BEGIN Dataset records
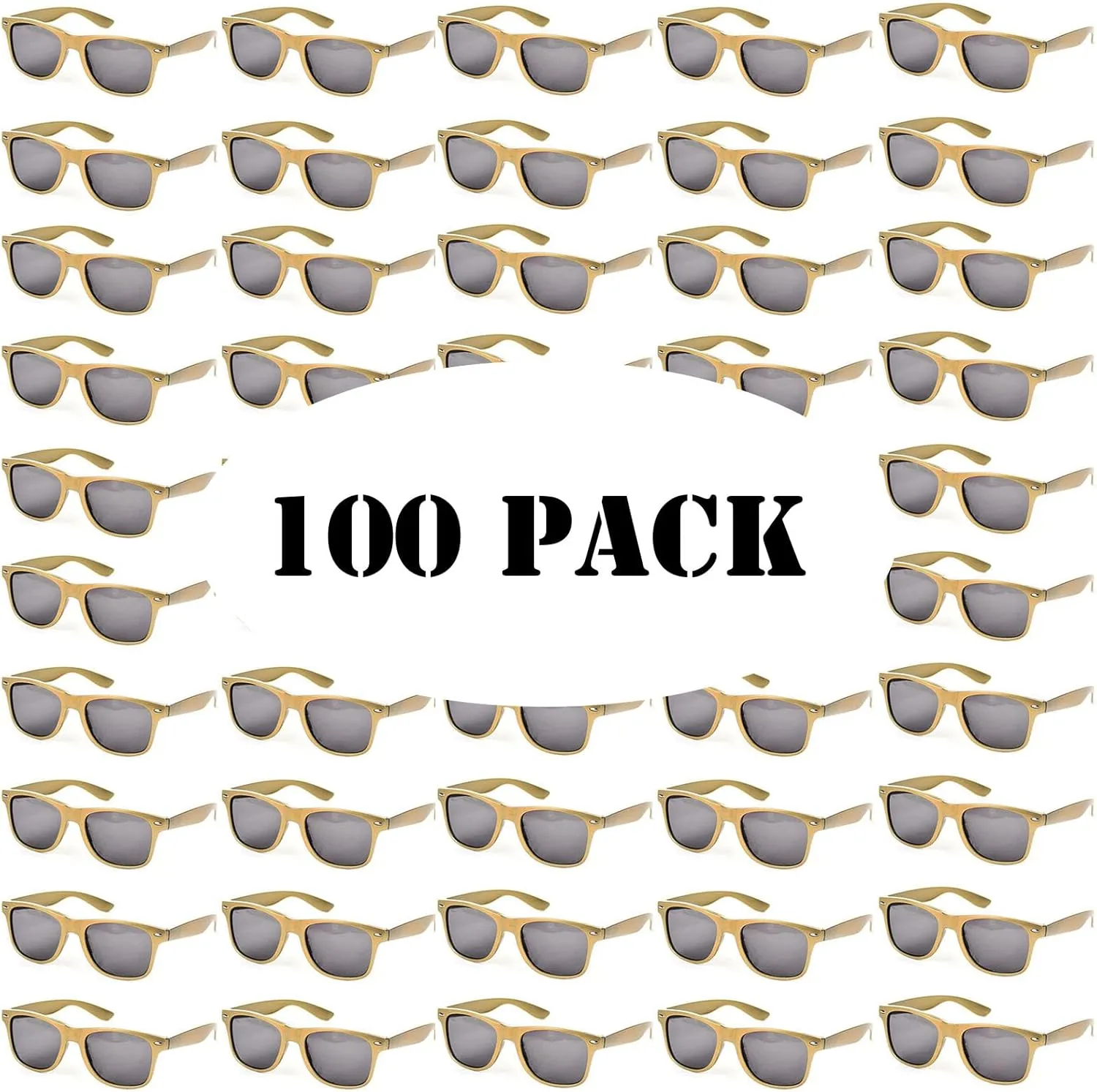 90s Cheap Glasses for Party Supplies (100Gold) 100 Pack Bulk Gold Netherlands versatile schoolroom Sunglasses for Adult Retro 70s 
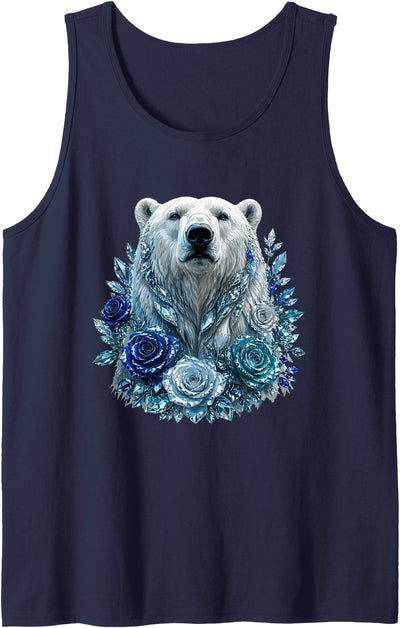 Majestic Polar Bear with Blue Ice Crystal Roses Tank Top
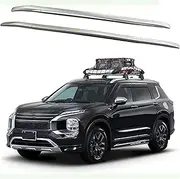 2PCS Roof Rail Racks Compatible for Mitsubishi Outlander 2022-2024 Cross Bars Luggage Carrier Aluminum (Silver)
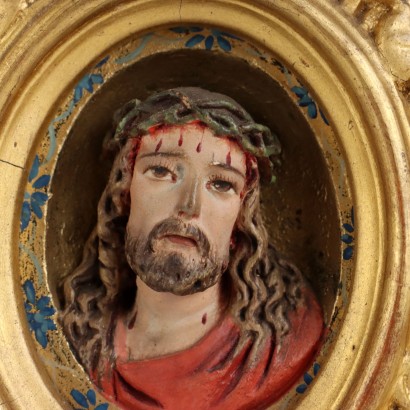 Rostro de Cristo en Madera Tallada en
END Dataset records
BEGIN Dataset records
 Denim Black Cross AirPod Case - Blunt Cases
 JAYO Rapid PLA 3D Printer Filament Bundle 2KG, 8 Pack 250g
END Dataset records
▶ Assignment
Please retype the material from the line containing "90s Cheap Glasses" through the line containing "Rostro de Cristo en Madera Tallada en", including both of those lines, and leave the pictures out.

▶ Task answer
 90s Cheap Glasses for Party Supplies (100Gold) 100 Pack Bulk Gold Netherlands versatile schoolroom Sunglasses for Adult Retro 70s 
 Majestic Polar Bear with Blue Ice Crystal Roses Tank Top
 2PCS Roof Rail Racks Compatible for Mitsubishi Outlander 2022-2024 Cross Bars Luggage Carrier Aluminum (Silver)
 Rostro de Cristo en Madera Tallada en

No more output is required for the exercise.